In supervised learning, it is known that overparameterized neural networks with one hidden layer provably and efficiently learn and generalize, when trained using Stochastic Gradient Descent (SGD). In contrast, the benefit of overparameterization in unsupervised learning is not well understood. Normalizing flows (NFs) learn to map complex real-world distributions into simple base distributions and constitute an important class of models in unsupervised learning for sampling and density estimation. In this paper, we theoretically and empirically analyze these models when the underlying neural network is one hidden layer overparametrized network. On the one hand, we provide evidence that for a class of NFs, overparametrization hurts training. On the other hand, we prove that another class of NFs, with similar underlying networks, can efficiently learn any reasonable data distribution under minimal assumptions. We extend theoretical ideas on learning and generalization from overparameterized neural networks in supervised learning to overparameterized normalizing flows in unsupervised learning. We also provide experimental validation to support our theoretical analysis in practice.

1. INTRODUCTION

Neural network models trained using simple first-order iterative algorithms have been very effective in both supervised and unsupervised learning. Theoretical reasoning of this phenomenon requires one to consider simple but quintessential formulations, where this can be demonstrated by mathematical proof, along with experimental evidence for the underlying intuition. First, the minimization of training loss is typically a non-smooth and non-convex optimization over the parameters of neural networks, so it is surprising that neural networks can be trained efficiently by first-order iterative algorithms. Second, even large neural networks whose number parameters are more than the size of training data often generalize well with a small loss on the unseen test data, instead of overfitting the seen training data. Recent work in supervised learning attempts to provide theoretical justification for why overparameterized neural networks can train and generalize efficiently in the above sense. In supervised learning, the empirical risk minimization with quadratic loss is a non-convex optimization problem even for a fully connected neural network with one hidden layer of neurons with ReLU activations. Around 2018, it was realized that when the hidden layer size is large compared to the dataset size or compared to some measure of complexity of the data, one can provably show efficient training and generalization for these networks, e.g. Jacot et al. ( 2018 



); Li & Liang (2018); Du et al. (2018); Allen-Zhu et al. (2019); Arora et al. (2019).

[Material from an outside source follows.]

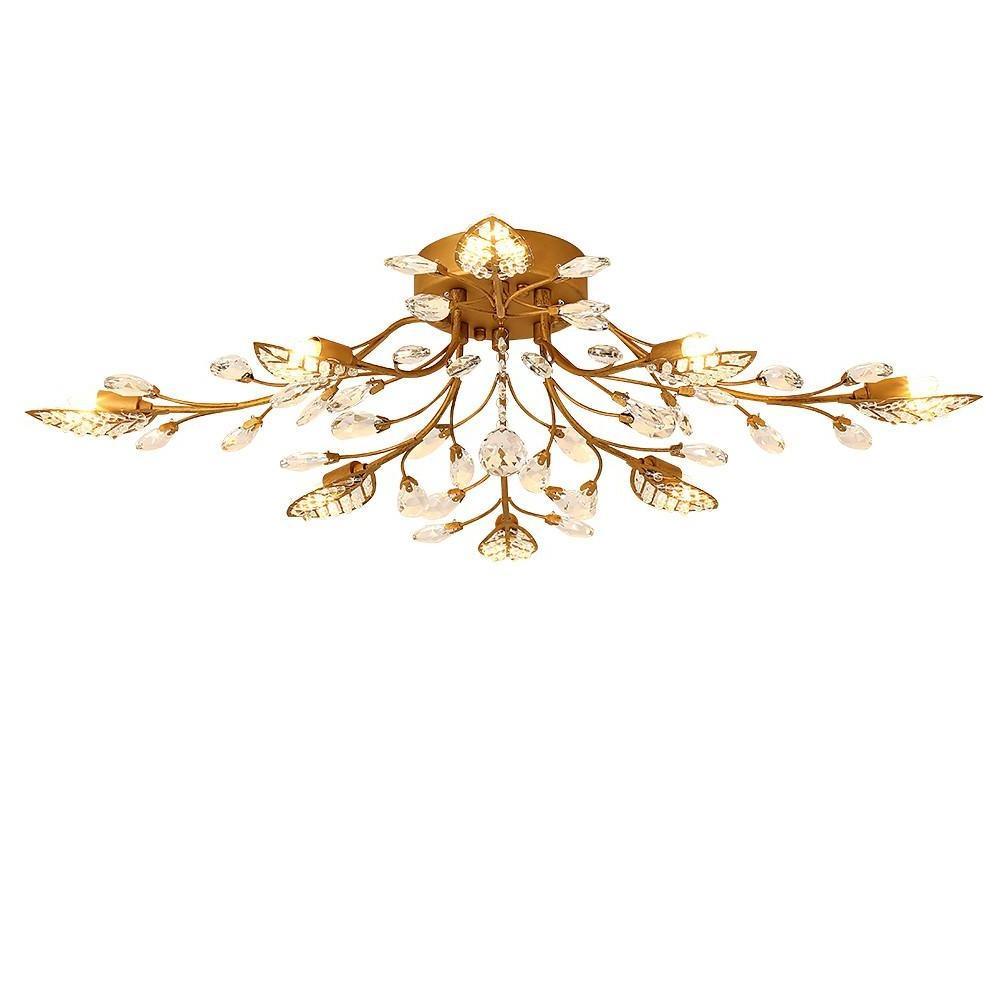 Gold modern branch chandelier isolated on a white background with leaf-inspired arms and crystal pendants.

Of these, Allen-Zhu et al. (2019) is directly relevant to our paper and will be discussed later. The role of overparameterization, and provable training and generalization guarantees for neural networks are less well understood in unsupervised learning. Generative models or learning a data distribution from given samples is an important problem in unsupervised learning. Popular generative models based on neural networks include Generative Adversarial Networks (GANs) (e.g., Goodfellow et al. (2014)), Variational AutoEncoders (VAEs) (e.g., Kingma & Welling (2014)), and Normalizing Flows (e.g., Rezende & Mohamed (2015)). GANs and VAEs have shown impressive capability to generate samples of photo-realistic images but they cannot give probability density estimates for new data points. Training of GANs and VAEs has various additional challenges such as mode collapse, posterior collapse, vanishing gradients, training instability, etc. as shown in e.g. Bowman et al. (2016); Salimans et al. (2016); Arora et al. (2018); Lucic et al. (2018).